*Required action:* Print exactly, and only, the lines from the one that has "Residenza Paola - 2br Trastevere" through the end of the material below, with both ends included and the pictures omitted.

*Dataset excerpt:*
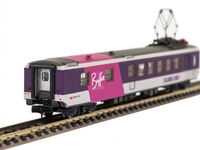 Piko N - 94382 - N-Personenwagen EW I-Wagen Speisewagen Calanda Land SBB IV - Artikelbild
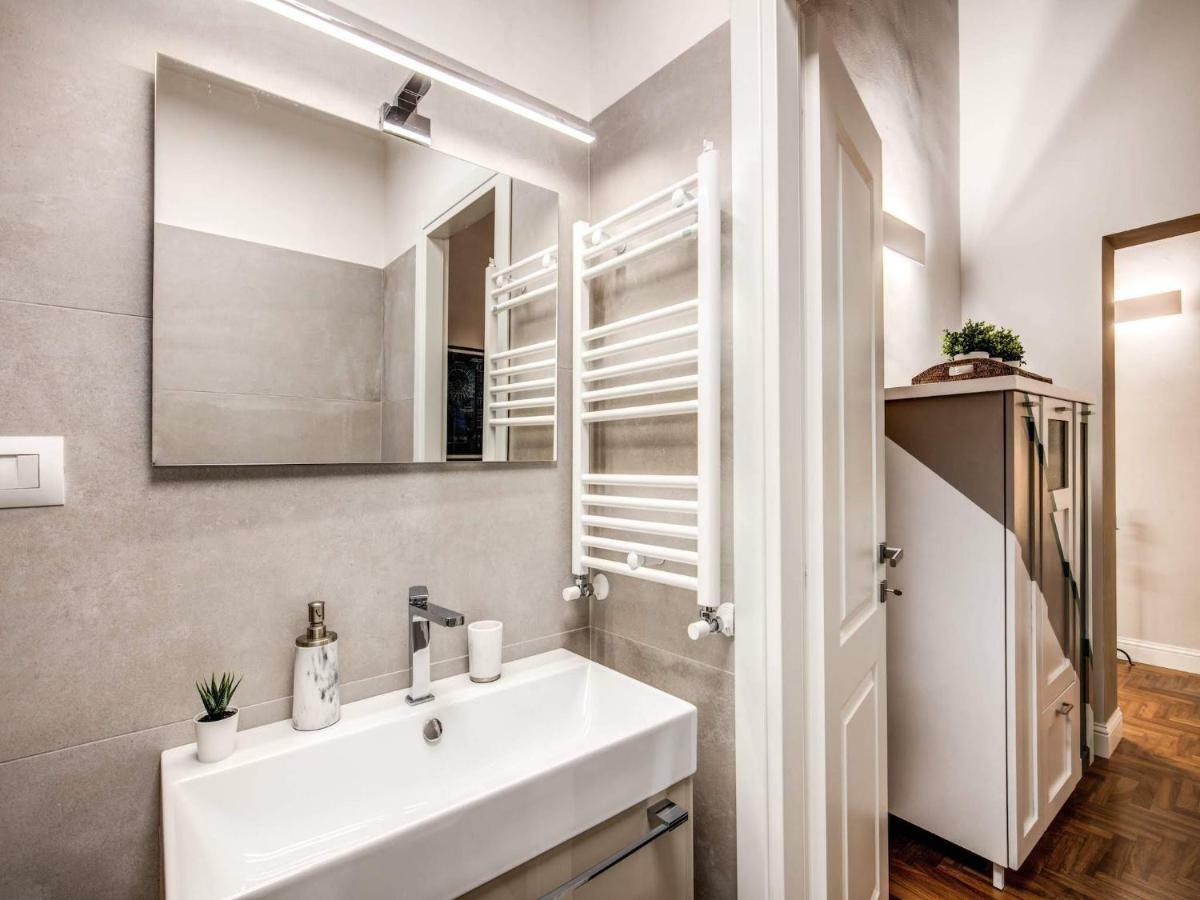 Residenza Paola - 2br Trastevere
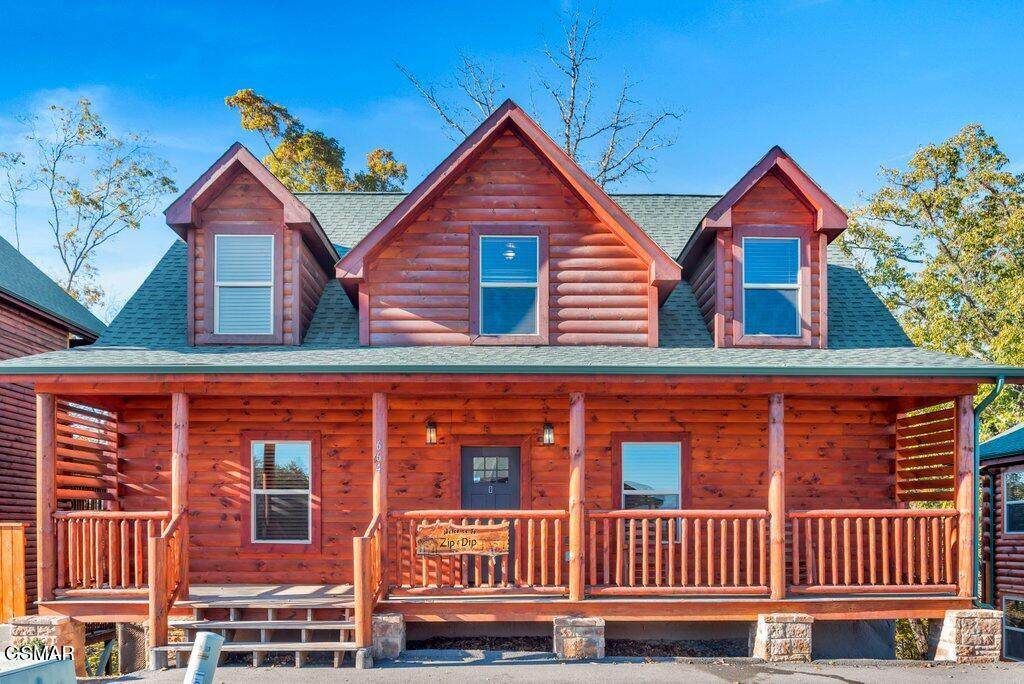 664 Stockton Dr Drive - Photo 1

*Result of the exercise:*
 Residenza Paola - 2br Trastevere
 664 Stockton Dr Drive - Photo 1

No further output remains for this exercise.